**Ausgewählter Textauszug**
____________
Technische Hochschule Deggendorf erstellt ungewöhnliche Nachbildung einer Bronze-Statuette
Jetzt wird es auf der Roseninsel im Starnberger See wieder eine Vitrine geben, in der Stücke der Geschichte der Insel präsentiert werden. Unter anderem ist daran gedacht, eine Auswahl prähistorischer Faustkeile, eine steinzeitliche Speerspitze – und wie damals – das Pantherweibchen zu zeigen, das sich heute im Besitz des Wittelsbacher Ausgleichsfonds befindet. Weil das Original aus konservatorischen und sicherheitstechnischen Gründen nicht ausgestellt werden kann, hat der Förderkreis Roseninsel Starnberger See das 3D-Labor der Technischen Hochschule Deggendorf beauftragt, eine Replik anzufertigen. Aufgrund der fragilen Oberfläche der Plastik war eine klassische Abformung nicht möglich, weshalb auf eine berührungsfreie Methode zurückgegriffen werden musste.
____________
**Gegebene Einträge**

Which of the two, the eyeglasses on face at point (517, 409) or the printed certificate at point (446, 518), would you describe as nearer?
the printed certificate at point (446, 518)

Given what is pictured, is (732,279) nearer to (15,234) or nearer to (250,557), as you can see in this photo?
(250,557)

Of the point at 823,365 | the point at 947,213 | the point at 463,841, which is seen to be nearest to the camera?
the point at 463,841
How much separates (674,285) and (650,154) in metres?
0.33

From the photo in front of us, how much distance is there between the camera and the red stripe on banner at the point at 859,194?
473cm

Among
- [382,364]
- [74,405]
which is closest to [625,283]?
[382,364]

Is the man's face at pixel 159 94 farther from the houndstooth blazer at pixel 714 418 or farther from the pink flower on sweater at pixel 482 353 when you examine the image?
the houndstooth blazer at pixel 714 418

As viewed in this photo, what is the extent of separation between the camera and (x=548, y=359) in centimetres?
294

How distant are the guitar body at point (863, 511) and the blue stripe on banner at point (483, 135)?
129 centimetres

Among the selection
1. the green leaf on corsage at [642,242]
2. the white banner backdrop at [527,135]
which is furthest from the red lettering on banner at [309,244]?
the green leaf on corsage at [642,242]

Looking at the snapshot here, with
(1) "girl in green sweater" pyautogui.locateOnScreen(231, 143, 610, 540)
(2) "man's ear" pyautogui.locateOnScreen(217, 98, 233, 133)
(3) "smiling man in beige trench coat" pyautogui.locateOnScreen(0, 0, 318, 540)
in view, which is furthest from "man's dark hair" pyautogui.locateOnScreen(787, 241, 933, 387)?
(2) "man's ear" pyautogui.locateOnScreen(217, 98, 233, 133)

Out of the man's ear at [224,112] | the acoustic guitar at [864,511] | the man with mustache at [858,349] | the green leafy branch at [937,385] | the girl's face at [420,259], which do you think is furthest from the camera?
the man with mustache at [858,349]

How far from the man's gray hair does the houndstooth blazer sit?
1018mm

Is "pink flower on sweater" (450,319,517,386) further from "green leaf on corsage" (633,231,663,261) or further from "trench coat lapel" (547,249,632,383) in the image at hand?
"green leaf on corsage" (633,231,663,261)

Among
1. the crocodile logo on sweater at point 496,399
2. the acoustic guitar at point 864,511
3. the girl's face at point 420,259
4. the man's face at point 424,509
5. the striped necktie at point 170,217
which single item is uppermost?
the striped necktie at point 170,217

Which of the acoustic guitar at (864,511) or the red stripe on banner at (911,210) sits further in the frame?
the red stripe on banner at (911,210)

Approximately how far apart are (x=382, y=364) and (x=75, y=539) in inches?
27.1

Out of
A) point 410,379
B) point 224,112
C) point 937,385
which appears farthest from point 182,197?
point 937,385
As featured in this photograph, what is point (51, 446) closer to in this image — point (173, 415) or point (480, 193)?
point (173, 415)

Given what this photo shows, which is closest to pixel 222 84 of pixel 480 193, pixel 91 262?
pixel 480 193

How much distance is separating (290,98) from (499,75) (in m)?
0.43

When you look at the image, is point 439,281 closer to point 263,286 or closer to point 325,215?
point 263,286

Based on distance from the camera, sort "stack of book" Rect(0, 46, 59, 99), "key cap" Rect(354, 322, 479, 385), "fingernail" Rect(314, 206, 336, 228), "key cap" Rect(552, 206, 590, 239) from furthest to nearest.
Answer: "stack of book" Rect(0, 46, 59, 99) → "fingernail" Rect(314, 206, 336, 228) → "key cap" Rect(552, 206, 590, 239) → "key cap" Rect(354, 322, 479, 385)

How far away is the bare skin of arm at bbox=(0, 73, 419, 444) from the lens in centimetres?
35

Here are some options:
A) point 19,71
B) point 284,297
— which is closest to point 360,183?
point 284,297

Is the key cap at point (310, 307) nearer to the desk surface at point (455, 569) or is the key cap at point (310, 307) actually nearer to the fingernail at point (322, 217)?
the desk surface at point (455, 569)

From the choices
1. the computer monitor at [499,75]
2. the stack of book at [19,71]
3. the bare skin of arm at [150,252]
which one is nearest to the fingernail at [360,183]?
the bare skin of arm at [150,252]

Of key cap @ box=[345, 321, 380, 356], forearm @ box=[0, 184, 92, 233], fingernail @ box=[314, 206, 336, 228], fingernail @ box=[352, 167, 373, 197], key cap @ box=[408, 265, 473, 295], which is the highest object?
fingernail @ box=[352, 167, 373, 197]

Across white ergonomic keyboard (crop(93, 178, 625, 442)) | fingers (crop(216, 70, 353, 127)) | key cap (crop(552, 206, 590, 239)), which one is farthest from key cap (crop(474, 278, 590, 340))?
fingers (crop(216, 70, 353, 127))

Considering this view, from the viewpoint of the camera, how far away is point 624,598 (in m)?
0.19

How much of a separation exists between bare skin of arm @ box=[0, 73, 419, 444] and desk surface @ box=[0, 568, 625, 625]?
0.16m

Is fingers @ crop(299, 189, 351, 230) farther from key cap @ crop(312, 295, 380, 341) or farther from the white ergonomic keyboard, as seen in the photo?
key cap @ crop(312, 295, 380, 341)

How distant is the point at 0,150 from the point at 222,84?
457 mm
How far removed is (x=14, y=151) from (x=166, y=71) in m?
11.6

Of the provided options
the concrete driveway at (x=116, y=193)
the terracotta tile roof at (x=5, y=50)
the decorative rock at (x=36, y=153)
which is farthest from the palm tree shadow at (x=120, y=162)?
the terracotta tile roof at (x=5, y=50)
____________
**Aufgaben**
- a) Beantworte anhand des Textauszugs diese Fragen:
(i) Wo wird es wieder eine Vitrine geben?
(ii) In wessen Besitz befindet sich das Pantherweibchen heute?
(iii) Wer hat das 3D-Labor der Technischen Hochschule Deggendorf beauftragt?
- b) Drucke den Abschnitt des Textauszugs zwischen „Technische Hochschule Deggendorf“ und „zurückgegriffen werden musste.“, beide einschließlich, unverändert ab.
- c) Übersetze diesen Satz aus dem Textauszug ins Englische: „Aufgrund der fragilen Oberfläche der Plastik war eine klassische Abformung nicht möglich, weshalb auf eine berührungsfreie Methode zurückgegriffen werden musste.“
Die Einträge stammen aus einer anderen Quelle als der Textauszug.

**Lösungen je Aufgabe**
- a)
(i) Auf der Roseninsel im Starnberger See.
(ii) Im Besitz des Wittelsbacher Ausgleichsfonds.
(iii) Der Förderkreis Roseninsel Starnberger See.

- b)
Technische Hochschule Deggendorf erstellt ungewöhnliche Nachbildung einer Bronze-Statuette
Jetzt wird es auf der Roseninsel im Starnberger See wieder eine Vitrine geben, in der Stücke der Geschichte der Insel präsentiert werden. Unter anderem ist daran gedacht, eine Auswahl prähistorischer Faustkeile, eine steinzeitliche Speerspitze – und wie damals – das Pantherweibchen zu zeigen, das sich heute im Besitz des Wittelsbacher Ausgleichsfonds befindet. Weil das Original aus konservatorischen und sicherheitstechnischen Gründen nicht ausgestellt werden kann, hat der Förderkreis Roseninsel Starnberger See das 3D-Labor der Technischen Hochschule Deggendorf beauftragt, eine Replik anzufertigen. Aufgrund der fragilen Oberfläche der Plastik war eine klassische Abformung nicht möglich, weshalb auf eine berührungsfreie Methode zurückgegriffen werden musste.

- c) Because of the sculpture's fragile surface, a conventional casting was not possible, which is why a contact-free method had to be used.